Three years ago, Natalia Hrabarchuk was a preschool teacher but on the morning of Sunday, Nov. 17 she took out a Kh-101 missile with an “Igla” MANPADS missile.
“They pointed their finger at me,” Ihor says, recalling the moment when nurses identified him as a “military man.”
For months, Ihor, a soldier in the Azov Regiment, lived under a new identity as an ordinary civilian in occupied Mariupol while Russian soldiers tried to sniff out every single Ukrainian soldier hiding in plain sight. But he managed to stick to his cover stories as he lay in his hospital bed, ultimately evading Russian capture and returning home to hold his newborn son.

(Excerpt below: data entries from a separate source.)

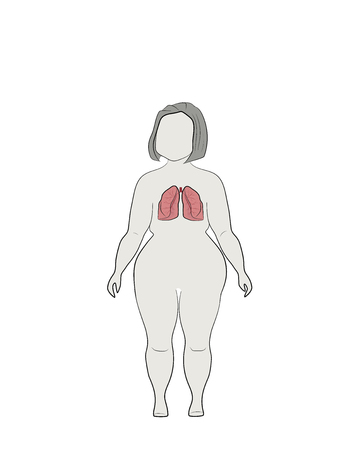 Illustration of human lungs on a silhouette of a full woman. vector illustration. Illustration
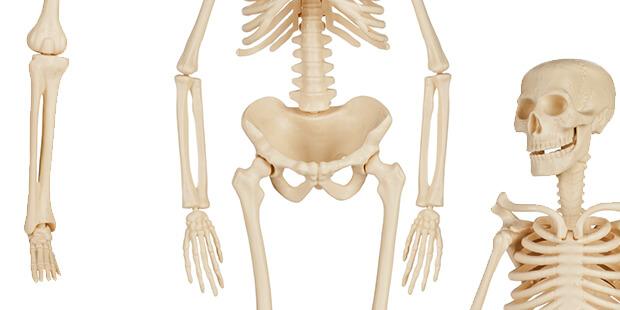 骨がスカスカになる? 骨粗しょう症ってどんな病気!?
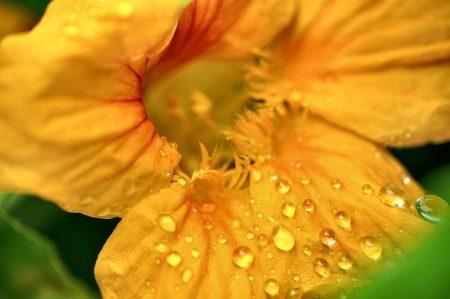 Kapuzinerkresse sieht auch bei Regen noch sommerlich schön aus.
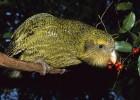 Какапо — нелетучая ночная птица
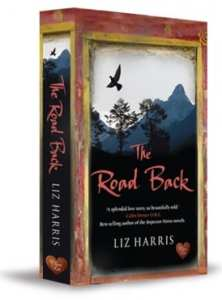 The Road Back by Liz Harris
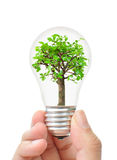 Tree in a light bulb. Hand holding a light bulb with a small tree inside Royalty Free Stock Images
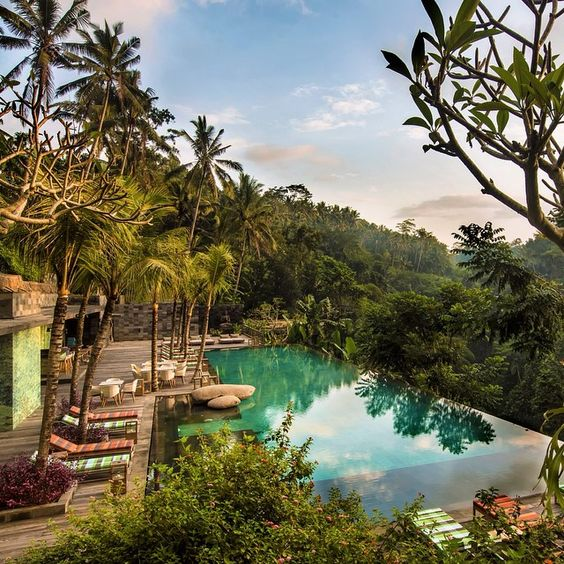 Jungle Fish bar & restaurant Ubud Bali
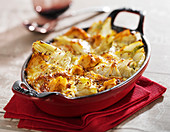 Fennel and tuna gratin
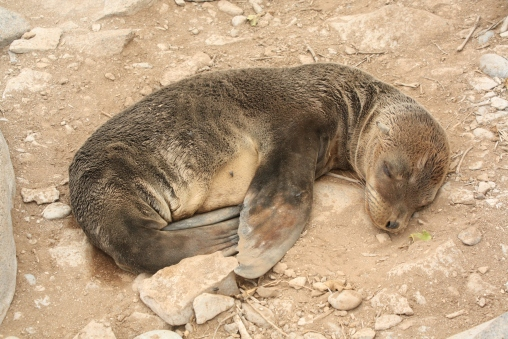 how cute is that? A cudlly sealion baby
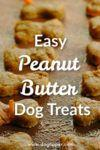 Recipe: Easy Peanut Butter Dog Treats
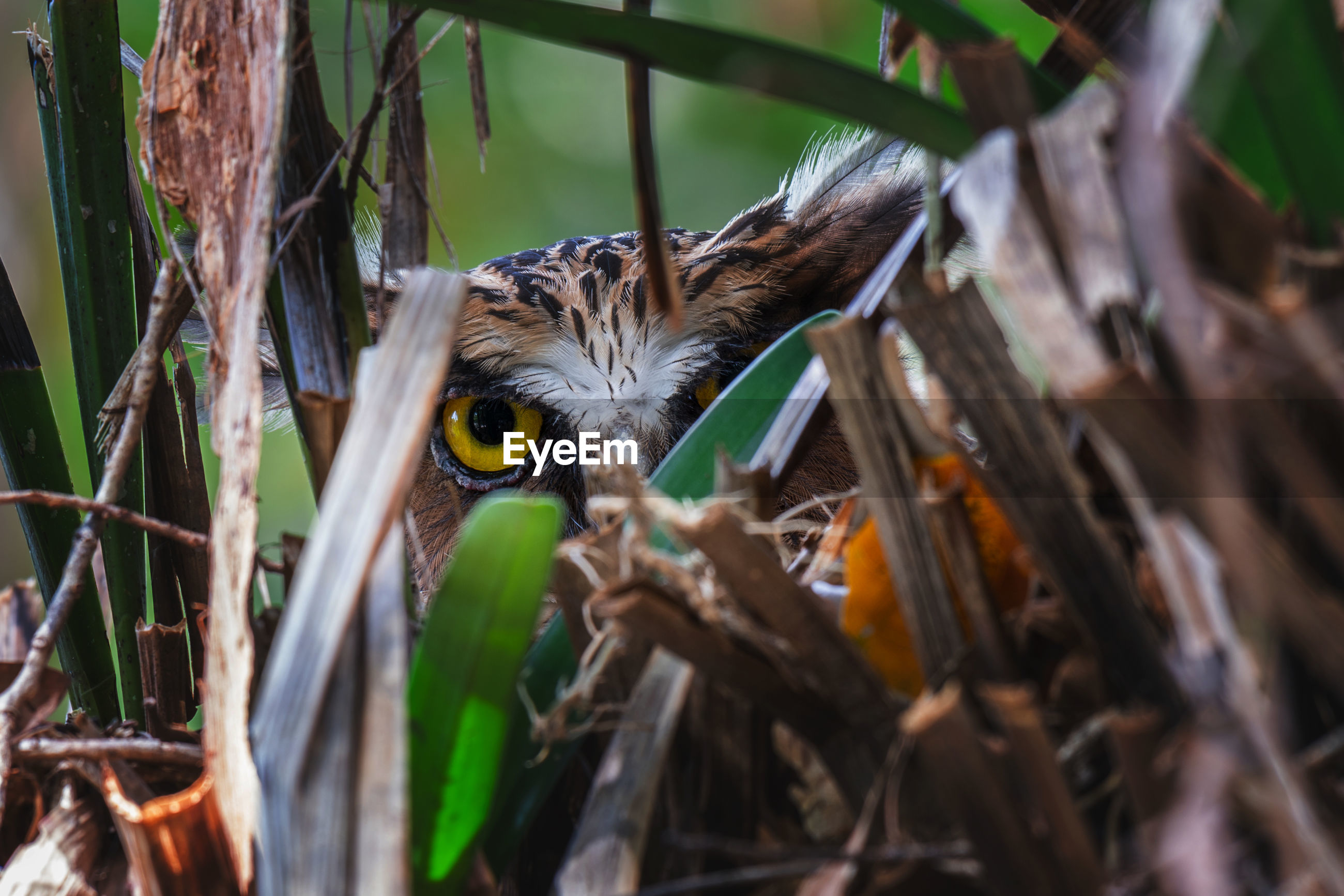 Close-up of owl peeking through plants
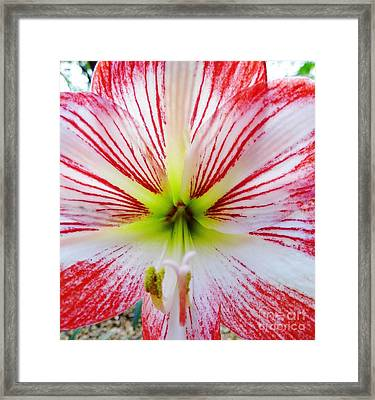 Lily Wow Framed Print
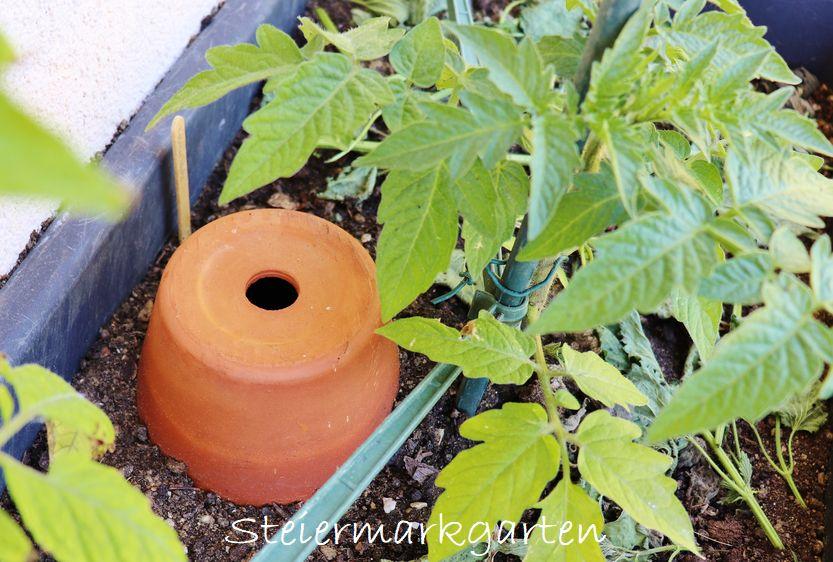 Weniger gießen dank DIY Bewässerung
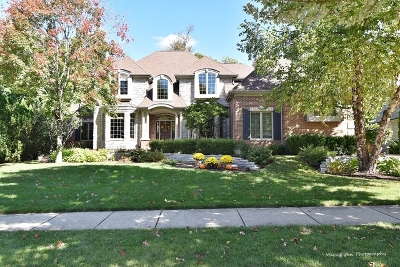 St. Charles Single Family Home New: 3021 Majestic Oaks Lane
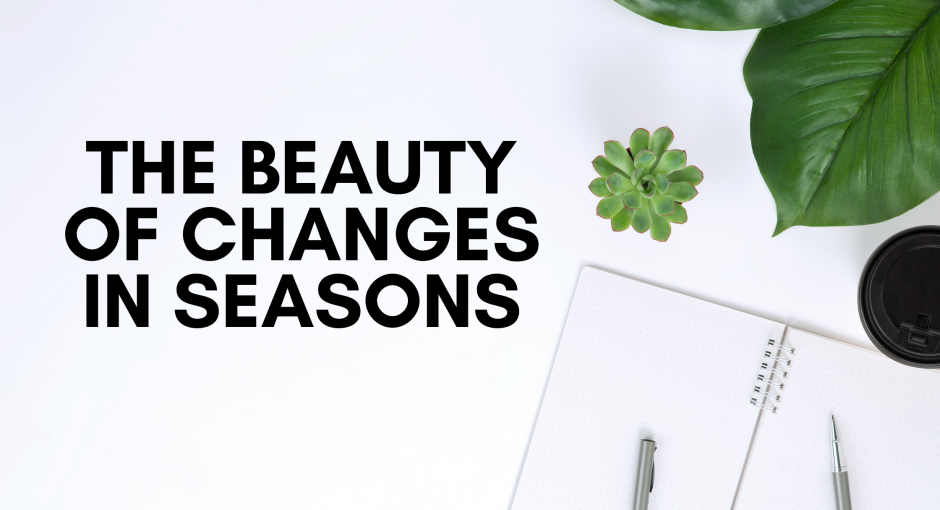 The beauty of changes in seasons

“On Feb. 23, I went to bed wearing armor and helmet, because I was aware that it was about to start,” says Ihor, who went by the call sign BO.
“As a military unit, we’d been preparing every day for all these years.”
Ihor, a Donetsk native who had been living in Mariupol for six years, said he joined the army after he witnessed the Russian invasion in 2014, and he chose Azov simply because he had friends there.
On March 2, just a week after the full-scale invasion started, he was injured when his car was hit by a Grad rocket.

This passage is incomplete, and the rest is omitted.